【No.35】『大いなる眠り』『ジャイロスコープ』『嘘つきアーニャの真っ赤な真実』など読了
こんにちは。
3か月ぶりの更新となってしまいました。^^;
気付けば2019年!今年も宜しくお願いします。
先月作ったクリスマスケーキ↓
ババロアケーキにしてみました。
さて、ここ最近読んだ本をまとめて。
■『大いなる眠り』
www.hayakawa-online.co.jp「強くなければ生きていけない、優しくなければ生きていく資格はない」
で知られる探偵フィリップ・マーロウ。
そのシリーズ第一作。
マーロウが石油富豪一家の闇に探り込んでいく話。
はっとする比喩表現が散りばめてあり、面白い。
依頼者のセレブ姉妹のパーティピープルぶりも興味深い。
いくつかの殺人が話に出てくるけど、お抱えの運転手を殺したのは誰なのか?
それが最後まで分からなかったなあ、よく読めばどこかに伏線があったのかなあ…と思っていた。
解説によると、当時作者のチャンドラー氏に犯人を聞いた人がいて、「私も知らない」と答えたそうだ……|д゚)
そんな裏話を盛り込んだ解説も面白い。
春樹のチャンドラーへの愛が感じられる(カズオ・イシグロ氏とチャンドラーの素晴らしさについて熱く語り合ったそうだ)。

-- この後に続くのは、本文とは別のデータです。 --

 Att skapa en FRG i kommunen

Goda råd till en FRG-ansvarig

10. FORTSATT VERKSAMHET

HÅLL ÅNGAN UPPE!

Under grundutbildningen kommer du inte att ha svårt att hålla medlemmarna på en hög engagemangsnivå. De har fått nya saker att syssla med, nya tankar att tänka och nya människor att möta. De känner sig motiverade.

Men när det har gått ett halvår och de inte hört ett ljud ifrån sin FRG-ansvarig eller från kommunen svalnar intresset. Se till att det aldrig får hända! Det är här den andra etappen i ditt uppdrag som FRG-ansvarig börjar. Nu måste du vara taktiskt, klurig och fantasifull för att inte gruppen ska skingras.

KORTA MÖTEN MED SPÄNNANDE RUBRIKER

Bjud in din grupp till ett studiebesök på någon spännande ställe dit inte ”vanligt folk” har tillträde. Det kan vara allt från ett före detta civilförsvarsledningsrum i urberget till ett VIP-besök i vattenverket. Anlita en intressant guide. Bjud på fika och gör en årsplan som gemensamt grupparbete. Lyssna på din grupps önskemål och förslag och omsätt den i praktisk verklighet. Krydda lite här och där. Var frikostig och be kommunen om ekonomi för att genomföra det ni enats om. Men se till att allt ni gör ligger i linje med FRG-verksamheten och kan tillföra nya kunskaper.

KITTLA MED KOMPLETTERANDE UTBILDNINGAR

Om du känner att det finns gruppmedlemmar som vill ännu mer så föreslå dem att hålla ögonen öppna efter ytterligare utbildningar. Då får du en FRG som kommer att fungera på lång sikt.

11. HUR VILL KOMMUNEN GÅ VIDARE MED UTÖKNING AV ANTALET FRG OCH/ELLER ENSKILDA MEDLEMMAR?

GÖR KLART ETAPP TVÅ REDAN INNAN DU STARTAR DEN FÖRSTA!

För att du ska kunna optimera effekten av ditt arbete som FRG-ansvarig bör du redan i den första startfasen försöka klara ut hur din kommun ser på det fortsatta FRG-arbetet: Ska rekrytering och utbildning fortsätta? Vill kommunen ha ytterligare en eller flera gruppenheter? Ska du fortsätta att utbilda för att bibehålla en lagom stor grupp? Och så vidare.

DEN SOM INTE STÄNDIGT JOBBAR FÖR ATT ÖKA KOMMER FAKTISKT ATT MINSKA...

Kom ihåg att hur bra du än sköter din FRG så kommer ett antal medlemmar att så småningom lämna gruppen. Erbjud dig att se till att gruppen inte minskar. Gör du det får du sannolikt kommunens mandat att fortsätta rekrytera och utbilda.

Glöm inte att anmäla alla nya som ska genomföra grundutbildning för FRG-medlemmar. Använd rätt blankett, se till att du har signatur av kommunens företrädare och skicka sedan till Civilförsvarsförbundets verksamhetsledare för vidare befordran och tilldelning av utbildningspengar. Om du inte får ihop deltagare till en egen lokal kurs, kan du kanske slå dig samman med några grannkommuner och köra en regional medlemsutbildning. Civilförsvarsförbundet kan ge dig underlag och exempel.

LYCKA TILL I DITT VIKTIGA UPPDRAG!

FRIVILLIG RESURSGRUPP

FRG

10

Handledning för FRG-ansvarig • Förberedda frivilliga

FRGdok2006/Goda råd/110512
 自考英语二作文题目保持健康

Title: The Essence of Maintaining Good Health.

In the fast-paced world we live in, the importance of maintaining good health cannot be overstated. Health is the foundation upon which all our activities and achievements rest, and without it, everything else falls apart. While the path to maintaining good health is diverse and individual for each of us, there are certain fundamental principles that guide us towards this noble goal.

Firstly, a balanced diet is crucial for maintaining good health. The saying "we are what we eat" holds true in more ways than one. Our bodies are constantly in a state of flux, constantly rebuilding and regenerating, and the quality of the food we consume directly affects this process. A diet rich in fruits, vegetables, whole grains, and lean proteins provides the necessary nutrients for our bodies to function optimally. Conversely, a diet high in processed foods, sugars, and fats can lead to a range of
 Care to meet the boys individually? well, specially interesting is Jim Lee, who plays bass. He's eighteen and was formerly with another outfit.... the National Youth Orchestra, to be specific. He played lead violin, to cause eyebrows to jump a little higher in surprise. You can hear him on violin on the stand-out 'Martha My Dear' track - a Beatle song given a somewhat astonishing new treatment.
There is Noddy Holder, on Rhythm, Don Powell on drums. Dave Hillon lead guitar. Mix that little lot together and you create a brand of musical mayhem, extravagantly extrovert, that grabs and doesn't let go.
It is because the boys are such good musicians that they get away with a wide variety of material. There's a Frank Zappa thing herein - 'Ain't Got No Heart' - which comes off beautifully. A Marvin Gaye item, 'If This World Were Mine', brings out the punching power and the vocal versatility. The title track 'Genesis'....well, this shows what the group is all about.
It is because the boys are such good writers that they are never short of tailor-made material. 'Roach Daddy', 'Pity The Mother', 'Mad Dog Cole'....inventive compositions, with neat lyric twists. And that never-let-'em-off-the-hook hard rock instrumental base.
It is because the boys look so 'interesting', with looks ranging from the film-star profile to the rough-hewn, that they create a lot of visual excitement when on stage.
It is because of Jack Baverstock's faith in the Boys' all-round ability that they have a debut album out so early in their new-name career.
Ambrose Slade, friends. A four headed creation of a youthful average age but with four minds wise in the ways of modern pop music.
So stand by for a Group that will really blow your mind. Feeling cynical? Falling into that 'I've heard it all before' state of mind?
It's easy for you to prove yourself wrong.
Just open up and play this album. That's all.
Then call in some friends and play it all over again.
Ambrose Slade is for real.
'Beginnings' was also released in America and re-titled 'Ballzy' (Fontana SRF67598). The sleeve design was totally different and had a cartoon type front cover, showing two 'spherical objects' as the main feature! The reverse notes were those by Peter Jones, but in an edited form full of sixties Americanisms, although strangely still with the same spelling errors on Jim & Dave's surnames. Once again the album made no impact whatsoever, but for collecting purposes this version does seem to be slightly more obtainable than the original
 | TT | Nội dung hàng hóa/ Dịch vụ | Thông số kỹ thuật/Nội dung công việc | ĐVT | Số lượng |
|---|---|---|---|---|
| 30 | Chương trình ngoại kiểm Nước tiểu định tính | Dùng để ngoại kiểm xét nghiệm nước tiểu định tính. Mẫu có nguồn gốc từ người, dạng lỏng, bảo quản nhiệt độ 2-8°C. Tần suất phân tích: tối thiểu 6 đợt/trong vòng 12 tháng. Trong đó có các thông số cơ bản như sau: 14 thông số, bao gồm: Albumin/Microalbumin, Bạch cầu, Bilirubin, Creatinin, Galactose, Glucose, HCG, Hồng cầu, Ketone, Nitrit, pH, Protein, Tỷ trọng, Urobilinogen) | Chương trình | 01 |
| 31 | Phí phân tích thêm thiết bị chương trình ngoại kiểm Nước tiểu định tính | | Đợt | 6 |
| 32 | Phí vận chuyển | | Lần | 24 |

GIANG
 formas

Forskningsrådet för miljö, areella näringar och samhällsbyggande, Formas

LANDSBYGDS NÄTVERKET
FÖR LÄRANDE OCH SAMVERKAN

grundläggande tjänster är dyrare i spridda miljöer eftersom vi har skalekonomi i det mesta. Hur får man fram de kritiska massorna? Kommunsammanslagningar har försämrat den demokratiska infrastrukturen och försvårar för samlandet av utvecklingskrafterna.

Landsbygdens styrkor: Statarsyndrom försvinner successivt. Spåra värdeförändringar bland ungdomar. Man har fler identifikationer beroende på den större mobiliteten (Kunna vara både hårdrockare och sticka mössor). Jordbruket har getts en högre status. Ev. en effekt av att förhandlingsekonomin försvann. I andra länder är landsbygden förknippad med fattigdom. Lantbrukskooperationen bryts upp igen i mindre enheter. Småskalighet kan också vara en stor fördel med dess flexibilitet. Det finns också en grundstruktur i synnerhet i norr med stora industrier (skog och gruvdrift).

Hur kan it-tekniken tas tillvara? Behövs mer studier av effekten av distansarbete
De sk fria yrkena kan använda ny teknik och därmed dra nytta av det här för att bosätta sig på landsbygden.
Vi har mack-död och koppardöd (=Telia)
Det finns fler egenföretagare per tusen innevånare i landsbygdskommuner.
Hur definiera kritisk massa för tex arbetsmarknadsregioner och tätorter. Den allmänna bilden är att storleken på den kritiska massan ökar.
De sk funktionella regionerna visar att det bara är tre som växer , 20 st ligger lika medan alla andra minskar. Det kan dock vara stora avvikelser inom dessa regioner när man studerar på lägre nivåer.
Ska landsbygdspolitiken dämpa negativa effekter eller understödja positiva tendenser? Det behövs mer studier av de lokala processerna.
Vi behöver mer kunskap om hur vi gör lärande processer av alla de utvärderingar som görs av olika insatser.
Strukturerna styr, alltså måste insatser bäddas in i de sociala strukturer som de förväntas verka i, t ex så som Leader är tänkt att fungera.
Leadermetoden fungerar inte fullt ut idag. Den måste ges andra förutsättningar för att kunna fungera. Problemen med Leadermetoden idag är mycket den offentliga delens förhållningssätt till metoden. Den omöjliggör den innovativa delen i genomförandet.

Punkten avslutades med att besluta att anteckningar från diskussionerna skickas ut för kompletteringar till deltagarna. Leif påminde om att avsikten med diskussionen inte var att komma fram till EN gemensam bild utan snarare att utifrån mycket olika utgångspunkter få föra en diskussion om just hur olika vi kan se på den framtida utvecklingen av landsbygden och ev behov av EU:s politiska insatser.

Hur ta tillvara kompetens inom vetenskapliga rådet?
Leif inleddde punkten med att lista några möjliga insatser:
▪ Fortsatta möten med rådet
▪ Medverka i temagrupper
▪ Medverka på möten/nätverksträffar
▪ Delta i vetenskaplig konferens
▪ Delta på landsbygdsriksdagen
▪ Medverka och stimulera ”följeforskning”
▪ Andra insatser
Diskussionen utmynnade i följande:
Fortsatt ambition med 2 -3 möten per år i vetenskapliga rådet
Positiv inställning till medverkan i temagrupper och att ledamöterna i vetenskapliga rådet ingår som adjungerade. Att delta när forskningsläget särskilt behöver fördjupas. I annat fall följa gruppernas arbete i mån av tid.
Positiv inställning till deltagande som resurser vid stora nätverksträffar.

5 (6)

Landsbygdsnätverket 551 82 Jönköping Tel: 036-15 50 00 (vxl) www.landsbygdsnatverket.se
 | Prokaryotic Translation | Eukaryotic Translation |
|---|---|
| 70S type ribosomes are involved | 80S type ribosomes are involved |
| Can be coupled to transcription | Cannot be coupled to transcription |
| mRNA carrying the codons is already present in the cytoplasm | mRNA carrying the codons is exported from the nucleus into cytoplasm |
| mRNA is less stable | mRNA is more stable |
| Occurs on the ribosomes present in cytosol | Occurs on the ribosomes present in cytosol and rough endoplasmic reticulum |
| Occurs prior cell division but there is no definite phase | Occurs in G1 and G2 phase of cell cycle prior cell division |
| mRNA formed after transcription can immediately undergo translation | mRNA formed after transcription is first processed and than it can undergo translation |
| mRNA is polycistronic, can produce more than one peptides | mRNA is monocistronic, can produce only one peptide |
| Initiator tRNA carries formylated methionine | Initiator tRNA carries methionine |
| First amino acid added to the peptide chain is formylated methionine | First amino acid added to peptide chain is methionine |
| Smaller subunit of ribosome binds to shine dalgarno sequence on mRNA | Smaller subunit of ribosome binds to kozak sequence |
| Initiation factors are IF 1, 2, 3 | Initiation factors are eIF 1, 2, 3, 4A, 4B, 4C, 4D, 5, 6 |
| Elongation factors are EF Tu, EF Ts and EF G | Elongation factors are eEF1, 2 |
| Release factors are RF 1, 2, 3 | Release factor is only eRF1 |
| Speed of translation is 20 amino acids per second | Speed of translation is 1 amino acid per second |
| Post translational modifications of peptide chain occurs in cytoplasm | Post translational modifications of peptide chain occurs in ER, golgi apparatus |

チャンドラー氏は、三流文芸雑誌の出身。遅咲きのミステリー作家。
生活費を稼ぐために型にはまった書き方をせざるを得なかったそうだけど、
それが逆に氏の小説執筆における足りないところ(プロットづくり)を補ってくれたようで、
生来の表現能力を存分に小説に活かすことができたそうだ。
チャンドラーもこれで3冊目。
良かった順番は、
1 ロンググッドバイ
2 大いなる眠り
3 プレイバック
有名どころをもう読んでしまったのがさびしい。
■『ジャイロスコープ』
久しぶりに伊坂幸太郎。
一時期、もう面白くなくなったと思って遠ざかっていたのだけど…
いやいや、やっぱり面白い。
この方の本は、いつもラストがほんのり明るいのが良いと思う。
悪い人もずるい人もいるけど、作者がみんなに優しい目を持っている感じがする。
『ゴールデンスランバー』『モダンタイムス』あたりが
伊坂幸太郎の全盛期だったのかと勝手に思って遠ざかっていたけど、
これだけの力量を持った作家さんだから、
またスゴい作品を書いてくれると再認識しました。
そのほか、ノンフィクションをいくつか。
東欧の共産主義学校で一緒に青春を過ごした
三人の親友のその後を追ったドキュメンタリー。
共産主義といってもその中でも複雑な関係や時々の事情が色々あって、
その中で育った子たちが大人になって選んだ国、家族、職業を見ると
やはり生まれ育ちの影響って大きい。
■『哲学するこどもたち』
www.kawade.co.jpすごく面白かった。
フランスは日本とはかなり教育観が違うようだ。
フランスは生まれた環境がその子の知的能力・学歴を決めてしまう部分が日本よりずっと大きい。
進学の試験が、詰め込みの暗記型でもなく、
かといって理論展開力・発想力ともまた違って
「教養」がベースにないと解答できないようなものなのだ。
努力が報われるという点では日本のほうが良いかもしれない。
■『無国籍の日本人』
誰でも無国籍に陥る可能性はある。
人ごとではないと思った。
2018年は書籍の執筆の仕事が増えて、
仕事がらみでノンフィクションを読むことも多かったです。
資料を読むときに、
同じテーマの違う角度・切り口の本も色々読んでいます。
そうすると問題の核心もはっきりするし、
文章の内容も多角的に、奥行きのあるものになると最近つくづく感じます。
2019年も執筆の仕事が色々ありそうですが、
まずなるべく多くの資料にふれる ⇒ 情報の精選 ⇒ 的確に出力。
一冊一冊が自分の血となり肉となるイメージでφ(c・ω・ )ψ モグモグ
本をどんどん読んでいきたいです。